Why isn't the inductive set _the_ set of natural numbers?

Question

ZFC's axiom of infinity states:

$$\exists x (\varnothing \in x \wedge \forall y \in x (y\cup \left \{y \right \} \in x)) $$

Isn't this set $ x $ really $\mathbb{N}$? It wouldn't be $\mathbb{N}$ if x would contain some set $z $ that is different from $\varnothing $, $ S (\varnothing)$, $ S (S (\varnothing)) $, etc. But we can't really prove that such a set $ z $ is an element of $ x $, or can we? I also know that this inductive set $ x $ is not unique, but that, in the light of my question, doesn't make any sense to me either. I feel like I'm missing a very peculiar technical point, and I don't know what it is. Any help is appreciated.

Answer 1

Write $$\phi(x):\Leftrightarrow (\emptyset \in x\land \forall y\in x\,(y\cup\{y\}\in x)). $$ Then the Axiom of Infinity states $$\tag1 \exists I\,\phi(I).$$ From such a set $I$ you can derive (using the other axioms) the existence of $$\tag2 \omega := \bigcap\{\,x\in\mathcal P(I):\phi(x)\,\}$$ and then show that this $\omega$ is what you want (and does not depend on the choice of $I$).
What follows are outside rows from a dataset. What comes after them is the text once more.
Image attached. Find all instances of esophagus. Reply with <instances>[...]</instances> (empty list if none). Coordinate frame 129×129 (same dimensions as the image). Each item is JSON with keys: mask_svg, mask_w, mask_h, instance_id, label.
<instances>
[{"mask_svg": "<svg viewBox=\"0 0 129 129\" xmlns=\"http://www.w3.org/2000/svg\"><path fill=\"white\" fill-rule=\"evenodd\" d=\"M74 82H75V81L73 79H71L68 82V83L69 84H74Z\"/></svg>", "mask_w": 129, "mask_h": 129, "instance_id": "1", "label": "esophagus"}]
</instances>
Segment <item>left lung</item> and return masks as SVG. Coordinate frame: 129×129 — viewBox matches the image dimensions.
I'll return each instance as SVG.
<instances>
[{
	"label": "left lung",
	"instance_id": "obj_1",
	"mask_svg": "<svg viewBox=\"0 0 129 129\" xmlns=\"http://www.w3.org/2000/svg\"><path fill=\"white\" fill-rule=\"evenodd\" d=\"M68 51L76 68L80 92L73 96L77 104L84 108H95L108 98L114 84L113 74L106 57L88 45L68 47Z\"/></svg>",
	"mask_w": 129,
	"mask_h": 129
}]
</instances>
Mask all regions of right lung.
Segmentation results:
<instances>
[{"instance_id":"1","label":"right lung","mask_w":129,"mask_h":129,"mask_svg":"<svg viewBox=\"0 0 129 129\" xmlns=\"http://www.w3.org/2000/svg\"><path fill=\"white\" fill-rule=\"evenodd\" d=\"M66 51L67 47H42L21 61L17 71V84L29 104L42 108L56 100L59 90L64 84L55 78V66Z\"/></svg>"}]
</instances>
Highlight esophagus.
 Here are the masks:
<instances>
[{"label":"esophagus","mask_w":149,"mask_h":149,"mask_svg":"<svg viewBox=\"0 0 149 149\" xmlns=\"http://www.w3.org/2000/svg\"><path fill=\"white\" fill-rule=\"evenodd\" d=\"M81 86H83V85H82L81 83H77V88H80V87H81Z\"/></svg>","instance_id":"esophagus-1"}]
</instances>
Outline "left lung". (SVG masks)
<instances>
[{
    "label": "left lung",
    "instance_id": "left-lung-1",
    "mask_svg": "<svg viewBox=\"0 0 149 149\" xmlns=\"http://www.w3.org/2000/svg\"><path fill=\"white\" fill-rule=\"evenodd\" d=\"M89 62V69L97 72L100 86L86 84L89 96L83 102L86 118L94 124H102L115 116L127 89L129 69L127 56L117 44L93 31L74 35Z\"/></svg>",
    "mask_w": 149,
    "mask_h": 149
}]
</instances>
However, trying to pack the minimality construction of $(2)$ into the axiom makes it look much more complicated than $(1)$ - and unnecessarily so, as we can prove just what we need.

Answer 2

Another set which satisfies the axiom is $N''=\mathbb N \cup N'$ where $N'$ is the set containing $x_0 = \mathbb N$ (a set which is not in $\mathbb N$) and all the sets $x_{n+1} := x_n \cup \{ x_n\}$. If you define $n+1 := n \cup \{n\}$, $0 := \{\}$ and $\omega := \mathbb N$ you have $$ N'' = \{0, 1, 2, \dots, \omega, \omega+1, \omega+2,\dots\}. $$

Answer 3

Axiom INF tells you that some set $x$ exists with property $\phi\left(x\right)$ as defined in the answer of Hagen von Eitzen.

Applying axiom SEP you find that $\omega:=\left\{ y\in x\mid\forall I\left[\phi\left(I\right)\Rightarrow y\in I\right]\right\} $ is a set.

Here $\omega=\left\{ 0,1,2,\dots\right\} $